Collected data entries
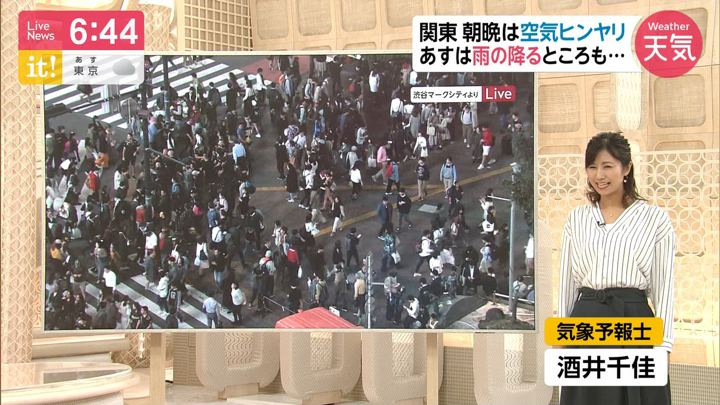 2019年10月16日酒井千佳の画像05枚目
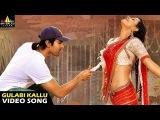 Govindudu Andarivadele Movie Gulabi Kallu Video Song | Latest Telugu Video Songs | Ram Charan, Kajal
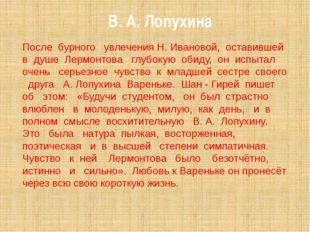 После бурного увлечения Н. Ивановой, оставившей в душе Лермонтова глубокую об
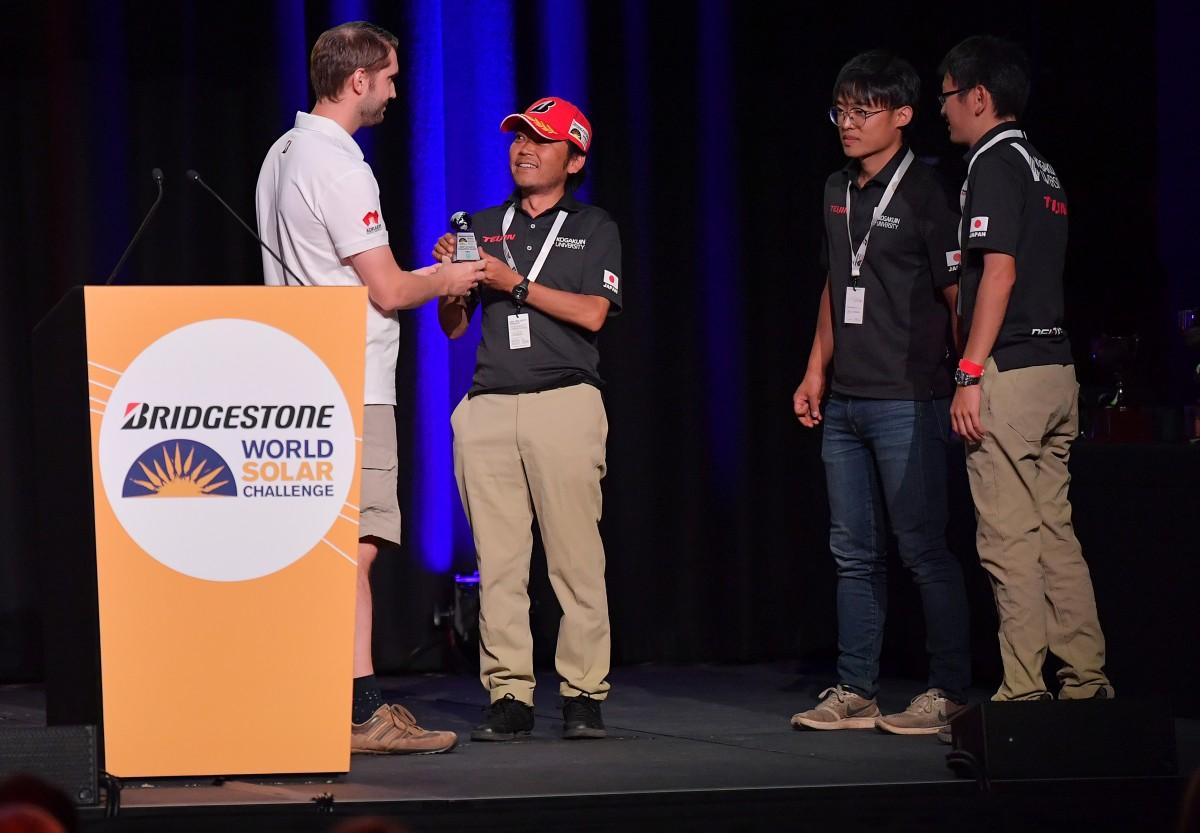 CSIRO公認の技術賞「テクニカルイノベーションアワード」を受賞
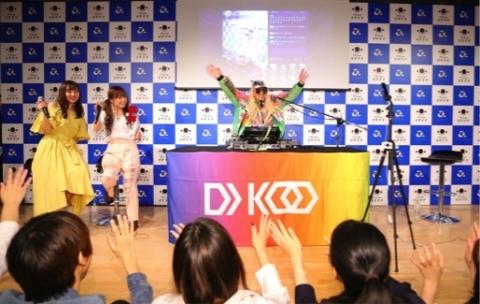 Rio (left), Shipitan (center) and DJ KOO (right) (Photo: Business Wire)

→ Problem statement
Leave out the pictures and retype every line above exactly.

→ Result for this exercise
 2019年10月16日酒井千佳の画像05枚目
 Govindudu Andarivadele Movie Gulabi Kallu Video Song | Latest Telugu Video Songs | Ram Charan, Kajal
 После бурного увлечения Н. Ивановой, оставившей в душе Лермонтова глубокую об
 CSIRO公認の技術賞「テクニカルイノベーションアワード」を受賞
 Rio (left), Shipitan (center) and DJ KOO (right) (Photo: Business Wire)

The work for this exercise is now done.